▸ GIVEN INSTRUCTION
Retype the listing below, without changes, from its start through the line that contains "60L128 68H134L138 63V60H140V47H138V44L134", including that line, and leave the pictures out.
------ DATA LINES ------
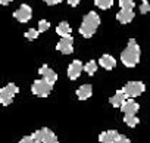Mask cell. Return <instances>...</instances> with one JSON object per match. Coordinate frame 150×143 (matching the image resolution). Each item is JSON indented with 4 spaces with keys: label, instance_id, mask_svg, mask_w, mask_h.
<instances>
[{
    "label": "cell",
    "instance_id": "obj_1",
    "mask_svg": "<svg viewBox=\"0 0 150 143\" xmlns=\"http://www.w3.org/2000/svg\"><path fill=\"white\" fill-rule=\"evenodd\" d=\"M121 60L128 68H134L138 63V60H140V47H138V44L134 38H131L127 44V49L122 50Z\"/></svg>",
    "mask_w": 150,
    "mask_h": 143
},
{
    "label": "cell",
    "instance_id": "obj_2",
    "mask_svg": "<svg viewBox=\"0 0 150 143\" xmlns=\"http://www.w3.org/2000/svg\"><path fill=\"white\" fill-rule=\"evenodd\" d=\"M99 25H100V16L96 12H88L83 19V24L80 27V33L83 34V37L90 38L97 31Z\"/></svg>",
    "mask_w": 150,
    "mask_h": 143
},
{
    "label": "cell",
    "instance_id": "obj_3",
    "mask_svg": "<svg viewBox=\"0 0 150 143\" xmlns=\"http://www.w3.org/2000/svg\"><path fill=\"white\" fill-rule=\"evenodd\" d=\"M53 90V84L49 83L47 80L41 78V80H35L31 86V92L33 95L38 96V97H47Z\"/></svg>",
    "mask_w": 150,
    "mask_h": 143
},
{
    "label": "cell",
    "instance_id": "obj_4",
    "mask_svg": "<svg viewBox=\"0 0 150 143\" xmlns=\"http://www.w3.org/2000/svg\"><path fill=\"white\" fill-rule=\"evenodd\" d=\"M18 92H19V89H18V86L13 84V83H9L8 86L2 87V89H0V102H2V105H3V106L11 105V103L13 102V97H15V95H16Z\"/></svg>",
    "mask_w": 150,
    "mask_h": 143
},
{
    "label": "cell",
    "instance_id": "obj_5",
    "mask_svg": "<svg viewBox=\"0 0 150 143\" xmlns=\"http://www.w3.org/2000/svg\"><path fill=\"white\" fill-rule=\"evenodd\" d=\"M31 136L34 137V140H35L37 143H59L56 134H54L50 128H46V127H44V128H40V130H37V131H34Z\"/></svg>",
    "mask_w": 150,
    "mask_h": 143
},
{
    "label": "cell",
    "instance_id": "obj_6",
    "mask_svg": "<svg viewBox=\"0 0 150 143\" xmlns=\"http://www.w3.org/2000/svg\"><path fill=\"white\" fill-rule=\"evenodd\" d=\"M122 89H124V92L127 93L128 97H137L146 90V84L141 83V81H129Z\"/></svg>",
    "mask_w": 150,
    "mask_h": 143
},
{
    "label": "cell",
    "instance_id": "obj_7",
    "mask_svg": "<svg viewBox=\"0 0 150 143\" xmlns=\"http://www.w3.org/2000/svg\"><path fill=\"white\" fill-rule=\"evenodd\" d=\"M31 16H33V9H31L28 5H21L19 9H16V11L13 12V18H15L16 21L22 22V24L28 22V21L31 19Z\"/></svg>",
    "mask_w": 150,
    "mask_h": 143
},
{
    "label": "cell",
    "instance_id": "obj_8",
    "mask_svg": "<svg viewBox=\"0 0 150 143\" xmlns=\"http://www.w3.org/2000/svg\"><path fill=\"white\" fill-rule=\"evenodd\" d=\"M56 49L63 53V55H71L74 52V38L71 36H66V37H62V40L57 43Z\"/></svg>",
    "mask_w": 150,
    "mask_h": 143
},
{
    "label": "cell",
    "instance_id": "obj_9",
    "mask_svg": "<svg viewBox=\"0 0 150 143\" xmlns=\"http://www.w3.org/2000/svg\"><path fill=\"white\" fill-rule=\"evenodd\" d=\"M83 69H84V65L81 63V60H74L71 62V65L68 66V77L71 80H77L81 73H83Z\"/></svg>",
    "mask_w": 150,
    "mask_h": 143
},
{
    "label": "cell",
    "instance_id": "obj_10",
    "mask_svg": "<svg viewBox=\"0 0 150 143\" xmlns=\"http://www.w3.org/2000/svg\"><path fill=\"white\" fill-rule=\"evenodd\" d=\"M138 109H140V105H138L134 99H131V97H128V99L125 100V103L121 106V111H122L125 115H135V114L138 112Z\"/></svg>",
    "mask_w": 150,
    "mask_h": 143
},
{
    "label": "cell",
    "instance_id": "obj_11",
    "mask_svg": "<svg viewBox=\"0 0 150 143\" xmlns=\"http://www.w3.org/2000/svg\"><path fill=\"white\" fill-rule=\"evenodd\" d=\"M38 74H40L44 80H47L49 83H52V84H54L56 80H57L56 73H54V71H53L50 66H47V65H43V66L38 69Z\"/></svg>",
    "mask_w": 150,
    "mask_h": 143
},
{
    "label": "cell",
    "instance_id": "obj_12",
    "mask_svg": "<svg viewBox=\"0 0 150 143\" xmlns=\"http://www.w3.org/2000/svg\"><path fill=\"white\" fill-rule=\"evenodd\" d=\"M128 99V96H127V93L124 92V89H121V90H118L110 99H109V102H110V105L112 106H115V108H121L124 103H125V100Z\"/></svg>",
    "mask_w": 150,
    "mask_h": 143
},
{
    "label": "cell",
    "instance_id": "obj_13",
    "mask_svg": "<svg viewBox=\"0 0 150 143\" xmlns=\"http://www.w3.org/2000/svg\"><path fill=\"white\" fill-rule=\"evenodd\" d=\"M116 19L121 22V24H128L134 19V12L132 9H121L118 14H116Z\"/></svg>",
    "mask_w": 150,
    "mask_h": 143
},
{
    "label": "cell",
    "instance_id": "obj_14",
    "mask_svg": "<svg viewBox=\"0 0 150 143\" xmlns=\"http://www.w3.org/2000/svg\"><path fill=\"white\" fill-rule=\"evenodd\" d=\"M118 136H119L118 131H115V130H108V131L100 133L99 140H100V143H115V140H116Z\"/></svg>",
    "mask_w": 150,
    "mask_h": 143
},
{
    "label": "cell",
    "instance_id": "obj_15",
    "mask_svg": "<svg viewBox=\"0 0 150 143\" xmlns=\"http://www.w3.org/2000/svg\"><path fill=\"white\" fill-rule=\"evenodd\" d=\"M99 63L102 68L105 69H113L116 66V59L112 56V55H103L100 59H99Z\"/></svg>",
    "mask_w": 150,
    "mask_h": 143
},
{
    "label": "cell",
    "instance_id": "obj_16",
    "mask_svg": "<svg viewBox=\"0 0 150 143\" xmlns=\"http://www.w3.org/2000/svg\"><path fill=\"white\" fill-rule=\"evenodd\" d=\"M91 86L90 84H83L78 90H77V97L80 100H87L90 96H91Z\"/></svg>",
    "mask_w": 150,
    "mask_h": 143
},
{
    "label": "cell",
    "instance_id": "obj_17",
    "mask_svg": "<svg viewBox=\"0 0 150 143\" xmlns=\"http://www.w3.org/2000/svg\"><path fill=\"white\" fill-rule=\"evenodd\" d=\"M56 33L60 36V37H66V36H71V25L66 22V21H62L57 27H56Z\"/></svg>",
    "mask_w": 150,
    "mask_h": 143
},
{
    "label": "cell",
    "instance_id": "obj_18",
    "mask_svg": "<svg viewBox=\"0 0 150 143\" xmlns=\"http://www.w3.org/2000/svg\"><path fill=\"white\" fill-rule=\"evenodd\" d=\"M94 3L97 8L106 11V9H110L113 6V0H94Z\"/></svg>",
    "mask_w": 150,
    "mask_h": 143
},
{
    "label": "cell",
    "instance_id": "obj_19",
    "mask_svg": "<svg viewBox=\"0 0 150 143\" xmlns=\"http://www.w3.org/2000/svg\"><path fill=\"white\" fill-rule=\"evenodd\" d=\"M84 71L88 74V75H94V73L97 71V63L94 60H88L86 65H84Z\"/></svg>",
    "mask_w": 150,
    "mask_h": 143
},
{
    "label": "cell",
    "instance_id": "obj_20",
    "mask_svg": "<svg viewBox=\"0 0 150 143\" xmlns=\"http://www.w3.org/2000/svg\"><path fill=\"white\" fill-rule=\"evenodd\" d=\"M124 122H125L128 127L132 128V127H135V125L140 122V120H138L135 115H125V117H124Z\"/></svg>",
    "mask_w": 150,
    "mask_h": 143
},
{
    "label": "cell",
    "instance_id": "obj_21",
    "mask_svg": "<svg viewBox=\"0 0 150 143\" xmlns=\"http://www.w3.org/2000/svg\"><path fill=\"white\" fill-rule=\"evenodd\" d=\"M119 6L121 9H134L135 3H134V0H119Z\"/></svg>",
    "mask_w": 150,
    "mask_h": 143
},
{
    "label": "cell",
    "instance_id": "obj_22",
    "mask_svg": "<svg viewBox=\"0 0 150 143\" xmlns=\"http://www.w3.org/2000/svg\"><path fill=\"white\" fill-rule=\"evenodd\" d=\"M38 34H40L38 30H35V28H30V30L25 33V37H27L28 40H35V38L38 37Z\"/></svg>",
    "mask_w": 150,
    "mask_h": 143
},
{
    "label": "cell",
    "instance_id": "obj_23",
    "mask_svg": "<svg viewBox=\"0 0 150 143\" xmlns=\"http://www.w3.org/2000/svg\"><path fill=\"white\" fill-rule=\"evenodd\" d=\"M50 28V24H49V21H46V19H41L40 22H38V31L40 33H44V31H47Z\"/></svg>",
    "mask_w": 150,
    "mask_h": 143
},
{
    "label": "cell",
    "instance_id": "obj_24",
    "mask_svg": "<svg viewBox=\"0 0 150 143\" xmlns=\"http://www.w3.org/2000/svg\"><path fill=\"white\" fill-rule=\"evenodd\" d=\"M150 12V5H149V2H143V5L140 6V14L141 15H146V14H149Z\"/></svg>",
    "mask_w": 150,
    "mask_h": 143
},
{
    "label": "cell",
    "instance_id": "obj_25",
    "mask_svg": "<svg viewBox=\"0 0 150 143\" xmlns=\"http://www.w3.org/2000/svg\"><path fill=\"white\" fill-rule=\"evenodd\" d=\"M115 143H131V140H129L127 136H124V134H119V136L116 137Z\"/></svg>",
    "mask_w": 150,
    "mask_h": 143
},
{
    "label": "cell",
    "instance_id": "obj_26",
    "mask_svg": "<svg viewBox=\"0 0 150 143\" xmlns=\"http://www.w3.org/2000/svg\"><path fill=\"white\" fill-rule=\"evenodd\" d=\"M19 143H37V142L34 140L33 136H25V137H22V139L19 140Z\"/></svg>",
    "mask_w": 150,
    "mask_h": 143
},
{
    "label": "cell",
    "instance_id": "obj_27",
    "mask_svg": "<svg viewBox=\"0 0 150 143\" xmlns=\"http://www.w3.org/2000/svg\"><path fill=\"white\" fill-rule=\"evenodd\" d=\"M44 2H46L49 6H53V5H57V3L63 2V0H44Z\"/></svg>",
    "mask_w": 150,
    "mask_h": 143
},
{
    "label": "cell",
    "instance_id": "obj_28",
    "mask_svg": "<svg viewBox=\"0 0 150 143\" xmlns=\"http://www.w3.org/2000/svg\"><path fill=\"white\" fill-rule=\"evenodd\" d=\"M81 2V0H68V3H69V6H72V8H75V6H78V3Z\"/></svg>",
    "mask_w": 150,
    "mask_h": 143
},
{
    "label": "cell",
    "instance_id": "obj_29",
    "mask_svg": "<svg viewBox=\"0 0 150 143\" xmlns=\"http://www.w3.org/2000/svg\"><path fill=\"white\" fill-rule=\"evenodd\" d=\"M11 2H12V0H0V3H2L3 6H8Z\"/></svg>",
    "mask_w": 150,
    "mask_h": 143
},
{
    "label": "cell",
    "instance_id": "obj_30",
    "mask_svg": "<svg viewBox=\"0 0 150 143\" xmlns=\"http://www.w3.org/2000/svg\"><path fill=\"white\" fill-rule=\"evenodd\" d=\"M143 2H149V0H143Z\"/></svg>",
    "mask_w": 150,
    "mask_h": 143
}]
</instances>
------
▸ WRITTEN RESPONSE
Mask cell. Return <instances>...</instances> with one JSON object per match. Coordinate frame 150×143 (matching the image resolution). Each item is JSON indented with 4 spaces with keys: label, instance_id, mask_svg, mask_w, mask_h.
<instances>
[{
    "label": "cell",
    "instance_id": "obj_1",
    "mask_svg": "<svg viewBox=\"0 0 150 143\" xmlns=\"http://www.w3.org/2000/svg\"><path fill=\"white\" fill-rule=\"evenodd\" d=\"M121 60L128 68H134L138 63V60H140V47H138V44L134 38H131L127 44V49L122 50Z\"/></svg>",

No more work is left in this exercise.